- _Written instruction_
Output the material below as a JSON list of strings with one string per line, skipping blank lines and leaving out the picture.

-- Given records start --

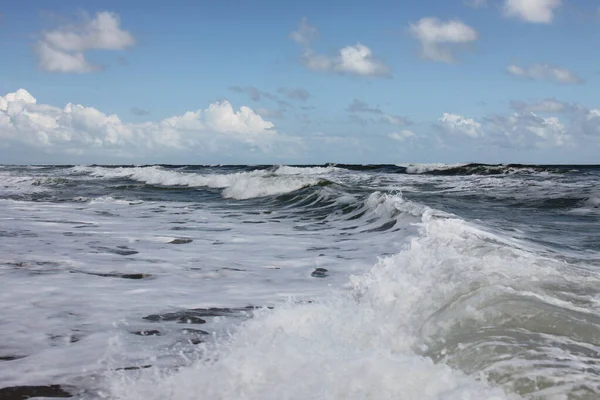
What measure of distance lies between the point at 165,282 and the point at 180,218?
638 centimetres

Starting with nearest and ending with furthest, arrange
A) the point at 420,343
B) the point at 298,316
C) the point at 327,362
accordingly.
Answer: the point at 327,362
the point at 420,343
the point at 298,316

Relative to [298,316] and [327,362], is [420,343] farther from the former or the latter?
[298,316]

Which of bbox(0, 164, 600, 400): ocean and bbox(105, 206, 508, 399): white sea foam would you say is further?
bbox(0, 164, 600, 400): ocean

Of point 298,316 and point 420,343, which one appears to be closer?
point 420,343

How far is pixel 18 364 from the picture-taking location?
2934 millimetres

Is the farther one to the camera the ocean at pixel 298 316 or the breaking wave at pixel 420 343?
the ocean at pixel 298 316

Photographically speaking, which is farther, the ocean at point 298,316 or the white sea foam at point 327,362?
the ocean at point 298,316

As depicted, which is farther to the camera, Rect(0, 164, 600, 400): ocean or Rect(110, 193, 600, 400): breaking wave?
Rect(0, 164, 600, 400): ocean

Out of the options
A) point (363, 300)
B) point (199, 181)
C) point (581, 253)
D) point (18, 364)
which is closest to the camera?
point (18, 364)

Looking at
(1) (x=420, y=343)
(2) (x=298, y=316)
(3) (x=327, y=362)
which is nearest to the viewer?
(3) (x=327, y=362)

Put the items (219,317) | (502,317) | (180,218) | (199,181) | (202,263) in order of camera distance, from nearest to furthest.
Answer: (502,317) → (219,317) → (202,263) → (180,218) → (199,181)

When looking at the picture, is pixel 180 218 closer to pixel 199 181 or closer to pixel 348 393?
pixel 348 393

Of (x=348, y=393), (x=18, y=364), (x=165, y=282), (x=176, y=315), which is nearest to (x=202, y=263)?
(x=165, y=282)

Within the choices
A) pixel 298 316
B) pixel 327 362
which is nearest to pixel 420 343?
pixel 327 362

-- Given records end --

- _Exercise output_
[
  "What measure of distance lies between the point at 165,282 and the point at 180,218?",
  "638 centimetres",
  "Starting with nearest and ending with furthest, arrange",
  "A) the point at 420,343",
  "B) the point at 298,316",
  "C) the point at 327,362",
  "accordingly.",
  "Answer: the point at 327,362",
  "the point at 420,343",
  "the point at 298,316",
  "Relative to [298,316] and [327,362], is [420,343] farther from the former or the latter?",
  "[298,316]",
  "Which of bbox(0, 164, 600, 400): ocean and bbox(105, 206, 508, 399): white sea foam would you say is further?",
  "bbox(0, 164, 600, 400): ocean",
  "Of point 298,316 and point 420,343, which one appears to be closer?",
  "point 420,343",
  "How far is pixel 18 364 from the picture-taking location?",
  "2934 millimetres",
  "Is the farther one to the camera the ocean at pixel 298 316 or the breaking wave at pixel 420 343?",
  "the ocean at pixel 298 316",
  "Photographically speaking, which is farther, the ocean at point 298,316 or the white sea foam at point 327,362?",
  "the ocean at point 298,316",
  "As depicted, which is farther to the camera, Rect(0, 164, 600, 400): ocean or Rect(110, 193, 600, 400): breaking wave?",
  "Rect(0, 164, 600, 400): ocean",
  "Out of the options",
  "A) point (363, 300)",
  "B) point (199, 181)",
  "C) point (581, 253)",
  "D) point (18, 364)",
  "which is closest to the camera?",
  "point (18, 364)",
  "Looking at",
  "(1) (x=420, y=343)",
  "(2) (x=298, y=316)",
  "(3) (x=327, y=362)",
  "which is nearest to the viewer?",
  "(3) (x=327, y=362)",
  "Put the items (219,317) | (502,317) | (180,218) | (199,181) | (202,263) in order of camera distance, from nearest to furthest.",
  "Answer: (502,317) → (219,317) → (202,263) → (180,218) → (199,181)",
  "When looking at the picture, is pixel 180 218 closer to pixel 199 181 or closer to pixel 348 393?",
  "pixel 348 393",
  "Of (x=348, y=393), (x=18, y=364), (x=165, y=282), (x=176, y=315), which is nearest to (x=202, y=263)?",
  "(x=165, y=282)",
  "Within the choices",
  "A) pixel 298 316",
  "B) pixel 327 362",
  "which is nearest to pixel 420 343?",
  "pixel 327 362"
]